Data publishers love structure. Very granular fielded data allows their customers to locate very specific things — for example, all investment banks in Boston that invested in green energy start-ups — instantly. Fielded data allows quick apples-to-apples comparisons, lets you know more about your prospective customers, and makes data analysis efforts far easier.
Unstructured data is, well, a mess. To find anything of value in it you need to either structure it (via an industrial grade tool like Khemeia) or you need to search and process it to find the diamonds of data buried in the landslide of information. Until now, the searching and sifting process has been an arduous and time-consuming one that has not made “on-the-fly” searching of large datasets a viable alternative to the parametric searching of a structured database. All the activity around semantic search, however, may be changing the landscape.
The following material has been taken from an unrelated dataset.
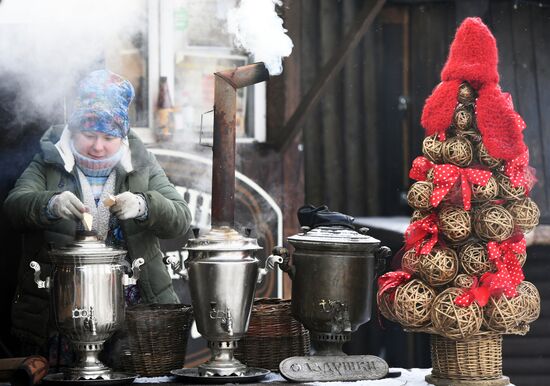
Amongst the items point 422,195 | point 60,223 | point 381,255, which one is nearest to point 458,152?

Enlyton, for instance, offers an approach to search that bridges the gap between structured and unstructured data. It can:
- Associate related news from articles/newsfeeds, blog/Facebook posts, tweets, etc., with a structured record. This gives the user the ability to find the “right” company record quickly and to see all the latest news mentioning the firm, its executives, or its products in reverse chronological order without having to actually capture, field, tag, and store the news information.
- Find a needle in a haystack better than most search tools, making it ideal for building structured databases of company executives from scratch.
- Monitor the Internet for mentions related to a company record, person, or event. In other words, Google Alerts on steroids.
- Act in real time, including defining search criteria, defining target data sets, and calculating results.
- In some cases, obviate the need to set up a robust, formal structure — a time-consuming and complicated process, especially when dealing with growing and changing data sets.
All of these things don’t add up to the death of structured data, but the cost savings of unstructured data and the challenges of extracting meaning from ever-growing sets of “big data” may mean that searchable unstructured data will play an increasingly prominent role in how information services are designed.